F. de Saussure, L. V. Shcherba, A. I. Smirnitsky disatukan dalam pemahaman mereka tentang bahasa oleh fakta bahwa mereka mewakilinya sebagai produk yang diabstraksi (diekstraksi) dari ucapan, yang merupakan subjek deskripsi ilmiah bagi para ahli bahasa.

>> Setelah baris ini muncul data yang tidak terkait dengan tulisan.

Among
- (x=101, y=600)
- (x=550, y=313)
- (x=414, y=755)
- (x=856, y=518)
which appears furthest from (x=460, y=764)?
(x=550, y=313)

Para peneliti yang menganggap tuturan sebagai turunan dari bahasa, hasil perwujudan hakikat kebahasaan, mengambil pendekatan berbeda terhadap hubungan antara bahasa dan tuturan, yaitu menganggap bahasa bukan sebagai produk aktivitas kebahasaan para ahli, melainkan sebagai sebuah. fenomena yang ada secara objektif diwujudkan dalam tuturan. Jadi, T.P. Lomtev mencatat: “Bahasa adalah suatu entitas yang modus keberadaan dan manifestasinya adalah ucapan. Bahasa sebagai esensinya menemukan manifestasinya dalam ucapan.” Esensi yang mendasari tindak tutur yang diwujudkan secara eksternal kadang-kadang disamakan dengan suatu perangkat dan sekumpulan unit. Dalam analogi ini, perangkat itu sendiri dan kumpulan unit mewakili bahasa, dan hasil pengoperasian perangkat ini (misalnya, pita dengan kombinasi karakter yang tergambar di dalamnya) dalam hal ini adalah ucapan. Peneliti lain membedakan antara produk yang dihasilkan oleh perangkat bahasa dan proses pembangkitan. Produk akhir yang dihasilkan oleh aktivitas bahasa disebut teks, dan proses pembangkitannya disebut tuturan. Teks dapat muncul dalam bentuk lisan dan tulisan. Perangkat (bahasa) yang menghasilkan ucapan tidak hanya memastikan produksinya, tetapi juga pemahamannya.